The inference problem can be further divided, between applications where latency is not critical and inferencing can be offloaded to the cloud, and those where latency is critical and where inferencing must be done at the edge, largely with power-, cost-, and space-constrained hardware. For the data-center side, GPUs and CPUs still compete for the bulk of the business. NVidia has been stepping up their game in inferencing performance of late, and Intel just announced AI-specific extensions to the Xeon called “Intel DL Boost” that the company claims delivers an ~11x improvement in inferencing performance via special instructions. Other vendors are delivering GPU or FPGA acceleration solutions that run in PCIe slots.
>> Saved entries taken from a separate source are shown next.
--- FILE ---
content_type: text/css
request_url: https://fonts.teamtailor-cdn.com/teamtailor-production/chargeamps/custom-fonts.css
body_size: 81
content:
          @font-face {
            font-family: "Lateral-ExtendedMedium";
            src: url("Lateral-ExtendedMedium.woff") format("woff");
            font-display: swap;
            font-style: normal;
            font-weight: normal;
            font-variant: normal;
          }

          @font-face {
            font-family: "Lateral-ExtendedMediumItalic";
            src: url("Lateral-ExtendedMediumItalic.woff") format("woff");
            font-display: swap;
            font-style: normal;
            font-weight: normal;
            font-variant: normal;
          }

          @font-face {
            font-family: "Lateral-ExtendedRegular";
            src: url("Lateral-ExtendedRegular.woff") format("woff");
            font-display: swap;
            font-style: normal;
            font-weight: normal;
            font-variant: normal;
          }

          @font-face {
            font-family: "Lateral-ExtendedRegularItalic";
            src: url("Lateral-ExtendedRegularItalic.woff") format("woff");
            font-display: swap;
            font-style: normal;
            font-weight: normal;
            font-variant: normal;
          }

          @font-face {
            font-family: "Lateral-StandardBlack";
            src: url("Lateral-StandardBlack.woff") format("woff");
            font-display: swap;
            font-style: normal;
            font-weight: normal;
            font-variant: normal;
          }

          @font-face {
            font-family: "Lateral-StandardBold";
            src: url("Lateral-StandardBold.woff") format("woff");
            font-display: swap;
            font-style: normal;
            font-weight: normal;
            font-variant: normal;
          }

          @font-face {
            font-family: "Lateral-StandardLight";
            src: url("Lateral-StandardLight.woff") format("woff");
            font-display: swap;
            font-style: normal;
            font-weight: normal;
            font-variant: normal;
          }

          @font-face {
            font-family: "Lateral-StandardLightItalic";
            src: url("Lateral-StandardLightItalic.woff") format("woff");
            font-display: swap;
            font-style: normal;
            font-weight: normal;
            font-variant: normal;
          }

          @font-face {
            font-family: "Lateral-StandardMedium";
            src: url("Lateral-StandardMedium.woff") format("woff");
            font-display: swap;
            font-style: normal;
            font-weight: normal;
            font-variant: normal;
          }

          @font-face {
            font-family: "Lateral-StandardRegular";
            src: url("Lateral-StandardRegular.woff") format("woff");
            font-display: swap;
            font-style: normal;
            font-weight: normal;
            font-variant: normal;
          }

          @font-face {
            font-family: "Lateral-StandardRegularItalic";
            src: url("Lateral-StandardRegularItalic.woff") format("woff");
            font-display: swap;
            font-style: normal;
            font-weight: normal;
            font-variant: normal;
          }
Heavily configurable architectures, such as FPGAs, bring compelling value to the table with their massive parallel connectivity, enormous amounts of optimized arithmetic (particularly DSP-oriented multiply-accumulate (MAC) units), and large amounts of memory located very close to computing resources. Further reinforcing the custom/configurable hardware idea, calculations can often be done at very low integer precision during inferencing. If the network is quantized to find the least precision that will deliver accurate results, massive amounts of hardware and power can be saved, and performance can be dramatically increased. Here again, FPGAs shine.
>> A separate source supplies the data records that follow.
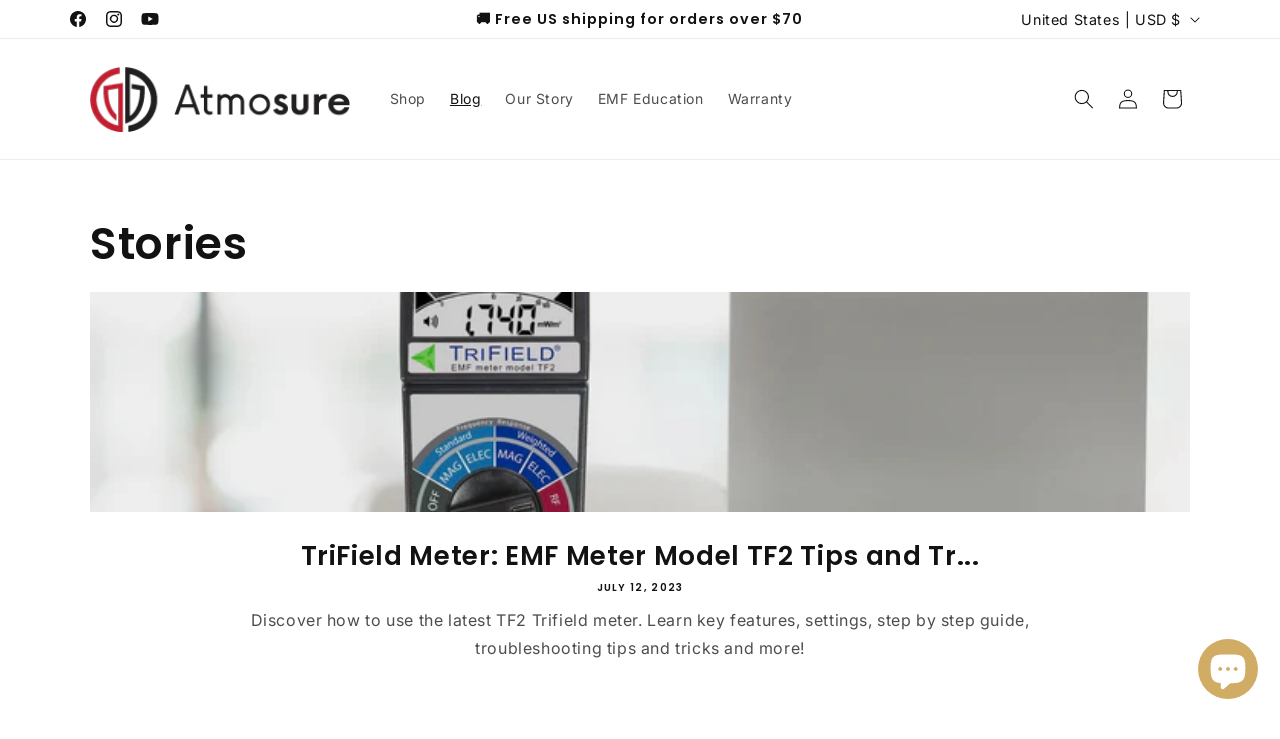

--- FILE ---
content_type: application/x-javascript
request_url: https://app.cart-bot.net/public/status/shop/emf-protector.myshopify.com.js?1769439549
body_size: -321
content:
var giftbee_settings_updated='1758800294c';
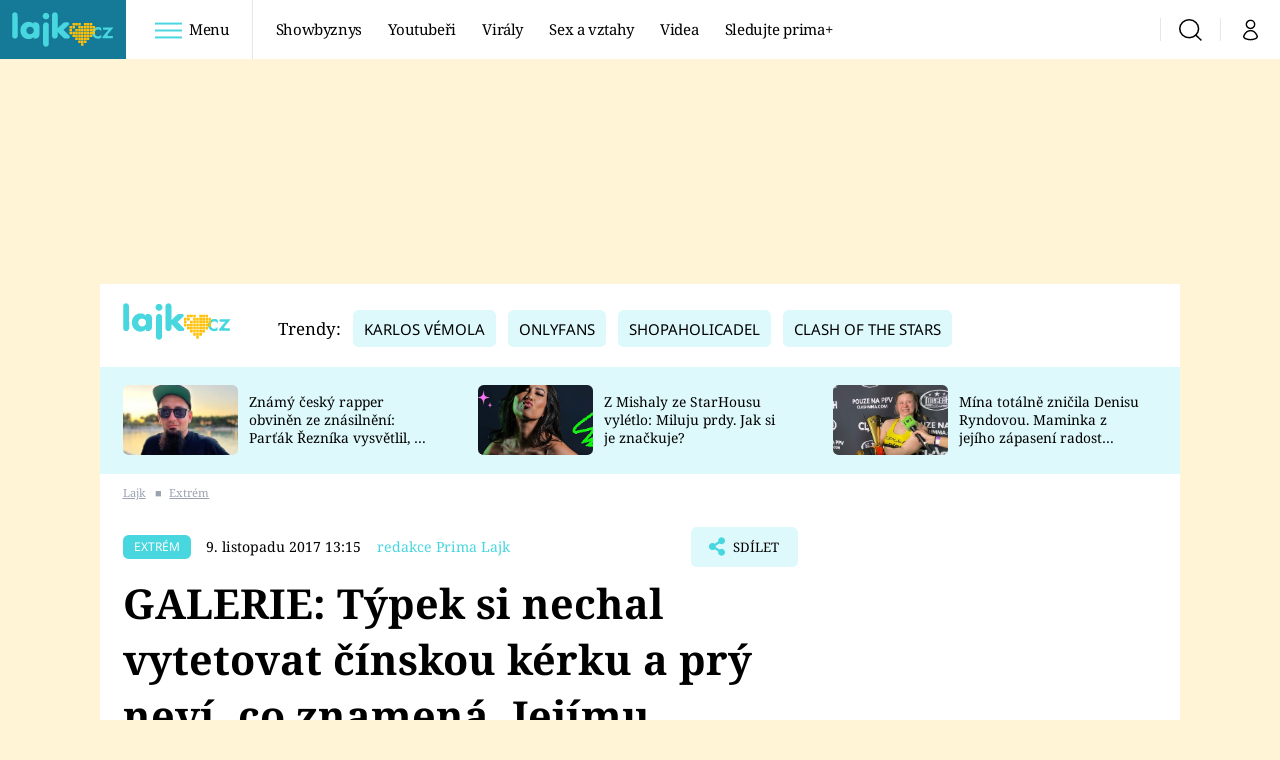

--- FILE ---
content_type: image/svg+xml
request_url: https://assets.lajk.iprima.cz/images/external.328d63f2.svg
body_size: 710
content:
<svg xmlns="http://www.w3.org/2000/svg" width="10.211" height="10.798" viewBox="0 0 10.211 10.798">
  <g id="Icon_feather-external-link" data-name="Icon feather-external-link" transform="translate(-4 -3.746)">
    <path id="Path_362" data-name="Path 362" d="M12.453,12.712v3.181a1.06,1.06,0,0,1-1.06,1.06H5.56a1.06,1.06,0,0,1-1.06-1.06V10.06A1.06,1.06,0,0,1,5.56,9H8.742" transform="translate(0 -2.909)" fill="none" stroke="#48d6df" stroke-linecap="round" stroke-linejoin="round" stroke-width="1"/>
    <path id="Path_363" data-name="Path 363" d="M22.5,4.5h4v4" transform="translate(-12.789 -0.254)" fill="none" stroke="#48d6df" stroke-linecap="round" stroke-linejoin="round" stroke-width="1"/>
    <path id="Path_364" data-name="Path 364" d="M15,9.686,20.186,4.5" transform="translate(-6.788 0.244)" fill="none" stroke="#48d6df" stroke-linecap="round" stroke-linejoin="round" stroke-width="1"/>
  </g>
</svg>


--- FILE ---
content_type: image/svg+xml
request_url: https://assets-services.administrace.tv/content-footer/images/logo/logo-prima-cnn-news.svg
body_size: 8978
content:
<svg version="1.2" baseProfile="tiny-ps" xmlns="http://www.w3.org/2000/svg" viewBox="0 0 396 140" width="62" height="22"><title>logo-cnn-svg</title><defs><image width="396" height="140" id="img1" href="[data-uri]"/></defs><style>tspan { white-space:pre }</style><use  href="#img1" transform="matrix(1,0,0,1,0,0)"/></svg>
Of course, at the edge, even FPGAs may be too slow, too expensive, and too power hungry. In those situations, there are a number of purpose-built neural network accelerator devices, or a trained network can be implemented as an ASIC or an ASSP. This delivers the highest performance, lowest power, and lowest unit cost, at the expense of flexibility and development cost. In this situation, Intel’s recent acquisition of eASIC comes into focus, as it facilitates the creation of an ASIC solution directly from a working FPGA design.  

It is clear that the surface has barely been scratched in developing hardware platforms to support artificial intelligence. AI is such a novel and demanding workload, with such astronomical potential in terms of applications and economics, that it should drive a massive wave of engineering innovation. Today, we are in the most nascent stages of that wave. It will be interesting to watch.